Identify germline genetic variants, environmental risk factors and gene-by-environment interactions that are associated with cancer risks using non-linear machine learning models

Principal Investigator: Mr Baikang Pei
Approved Research ID: 60176
Approval date: August 18th 2020

Lay summary

Cancers are complex diseases caused by gene mutations, which are induced by both environmental factors and an individual's genetic background. Discovery of environmental and genetic risk factors contributing to cancer development will help us understand the cancer mechanisms and provide insights into the preventive treatments. So far, hundreds of genetic mutations and a few environmental factors have been found to be associated with cancer risks in a manner of linear relationships. However, few studies have focused on non-linear relationships between cancer and risk factors or higher-order interactions between genetic and environmental risk factors due to the lack of efficient models.

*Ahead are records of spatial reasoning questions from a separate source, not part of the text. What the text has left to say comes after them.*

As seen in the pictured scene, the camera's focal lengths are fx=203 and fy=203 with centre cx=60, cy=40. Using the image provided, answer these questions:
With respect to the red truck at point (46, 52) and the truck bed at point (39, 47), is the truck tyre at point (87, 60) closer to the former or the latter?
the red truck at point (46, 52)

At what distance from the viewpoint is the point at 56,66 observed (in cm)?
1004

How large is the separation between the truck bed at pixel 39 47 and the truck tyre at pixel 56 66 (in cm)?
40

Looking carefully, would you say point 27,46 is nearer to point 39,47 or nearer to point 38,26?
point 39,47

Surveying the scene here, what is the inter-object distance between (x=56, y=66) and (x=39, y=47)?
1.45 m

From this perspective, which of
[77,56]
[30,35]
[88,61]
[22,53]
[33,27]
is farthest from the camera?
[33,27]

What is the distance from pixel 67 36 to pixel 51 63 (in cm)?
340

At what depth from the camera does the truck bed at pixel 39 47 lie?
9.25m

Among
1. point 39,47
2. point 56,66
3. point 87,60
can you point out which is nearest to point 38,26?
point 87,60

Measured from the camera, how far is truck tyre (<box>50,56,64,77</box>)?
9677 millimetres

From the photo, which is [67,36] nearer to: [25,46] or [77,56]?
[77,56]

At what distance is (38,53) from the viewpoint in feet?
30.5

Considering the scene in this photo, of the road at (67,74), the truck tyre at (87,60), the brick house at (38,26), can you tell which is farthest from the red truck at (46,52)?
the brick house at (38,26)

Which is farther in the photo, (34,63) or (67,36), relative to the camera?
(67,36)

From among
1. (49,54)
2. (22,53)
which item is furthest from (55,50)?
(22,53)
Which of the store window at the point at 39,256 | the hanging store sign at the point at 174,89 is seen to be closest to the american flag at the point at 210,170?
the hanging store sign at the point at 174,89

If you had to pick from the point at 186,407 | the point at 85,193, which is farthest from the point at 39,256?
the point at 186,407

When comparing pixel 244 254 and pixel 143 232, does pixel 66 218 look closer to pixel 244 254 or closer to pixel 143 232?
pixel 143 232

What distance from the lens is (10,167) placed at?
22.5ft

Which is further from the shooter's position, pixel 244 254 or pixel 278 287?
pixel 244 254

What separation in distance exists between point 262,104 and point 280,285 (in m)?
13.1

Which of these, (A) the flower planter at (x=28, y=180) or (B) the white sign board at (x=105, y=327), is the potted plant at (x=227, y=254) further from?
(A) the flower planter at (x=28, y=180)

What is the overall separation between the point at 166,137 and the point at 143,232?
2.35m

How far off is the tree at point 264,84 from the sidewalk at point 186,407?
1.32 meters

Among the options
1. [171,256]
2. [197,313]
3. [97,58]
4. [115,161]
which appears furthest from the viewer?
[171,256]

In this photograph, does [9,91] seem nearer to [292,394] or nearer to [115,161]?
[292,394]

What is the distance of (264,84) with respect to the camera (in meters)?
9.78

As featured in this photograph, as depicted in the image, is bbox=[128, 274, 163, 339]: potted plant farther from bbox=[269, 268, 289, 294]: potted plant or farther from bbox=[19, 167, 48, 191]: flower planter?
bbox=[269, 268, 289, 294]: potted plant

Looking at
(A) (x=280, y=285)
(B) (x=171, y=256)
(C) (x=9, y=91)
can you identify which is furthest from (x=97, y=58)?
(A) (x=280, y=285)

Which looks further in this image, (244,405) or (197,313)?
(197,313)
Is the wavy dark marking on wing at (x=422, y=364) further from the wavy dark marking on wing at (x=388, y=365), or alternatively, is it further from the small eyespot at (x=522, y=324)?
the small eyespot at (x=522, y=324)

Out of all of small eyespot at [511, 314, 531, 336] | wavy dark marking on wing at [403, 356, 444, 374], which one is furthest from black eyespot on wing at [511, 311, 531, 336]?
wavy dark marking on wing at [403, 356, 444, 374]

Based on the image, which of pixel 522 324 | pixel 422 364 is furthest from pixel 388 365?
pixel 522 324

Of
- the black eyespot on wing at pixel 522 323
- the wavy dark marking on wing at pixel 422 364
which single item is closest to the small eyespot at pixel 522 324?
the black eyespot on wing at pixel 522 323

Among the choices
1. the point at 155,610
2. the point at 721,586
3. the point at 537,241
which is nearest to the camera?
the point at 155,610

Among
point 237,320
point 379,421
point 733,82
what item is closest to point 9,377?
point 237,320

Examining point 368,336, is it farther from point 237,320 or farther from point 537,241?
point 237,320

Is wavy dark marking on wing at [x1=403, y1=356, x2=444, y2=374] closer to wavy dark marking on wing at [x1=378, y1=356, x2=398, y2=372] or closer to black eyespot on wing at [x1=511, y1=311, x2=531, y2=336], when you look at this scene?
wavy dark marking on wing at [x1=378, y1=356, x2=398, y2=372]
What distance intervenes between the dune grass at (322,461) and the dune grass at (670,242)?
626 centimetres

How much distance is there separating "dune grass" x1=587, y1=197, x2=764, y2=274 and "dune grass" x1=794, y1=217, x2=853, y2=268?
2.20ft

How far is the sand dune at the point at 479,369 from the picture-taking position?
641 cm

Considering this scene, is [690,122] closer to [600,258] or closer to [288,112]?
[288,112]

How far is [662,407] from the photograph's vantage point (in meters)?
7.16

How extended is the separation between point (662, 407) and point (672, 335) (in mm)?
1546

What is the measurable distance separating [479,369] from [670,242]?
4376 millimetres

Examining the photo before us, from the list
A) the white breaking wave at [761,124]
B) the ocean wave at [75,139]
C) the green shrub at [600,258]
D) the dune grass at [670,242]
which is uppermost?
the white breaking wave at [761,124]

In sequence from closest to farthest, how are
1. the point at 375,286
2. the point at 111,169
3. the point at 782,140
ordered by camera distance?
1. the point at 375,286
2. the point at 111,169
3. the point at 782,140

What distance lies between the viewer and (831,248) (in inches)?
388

In this research project, we aim to build machine learning models to study the non-linear association between cancers and risk factors including environmental factors such as lifestyle, genetic mutations, and the genotype-by-environment interactions genome-widely. We would identify the genetic mutations in the whole genome, environmental factors and biomarker features that are best to predict cancer risks. We would also compare our results to linear models to elaborate on the different relationship models among genotypes, environment, and phenotypes.

If finished successfully, we expect our findings would complement the results from the previous linear models. Our non-linear machine learning models may identify novel cancer risk factors and predict individuals with high cancer risks that would be neglected by the linear models.

A patient is predicted as being at high risk of cancer can undertake preventive measures such as controlling some baseline indices or changing of lifestyle to lower his or her chance of getting cancer in the future.

We estimate this study would take up to two years for 2 full-time staff.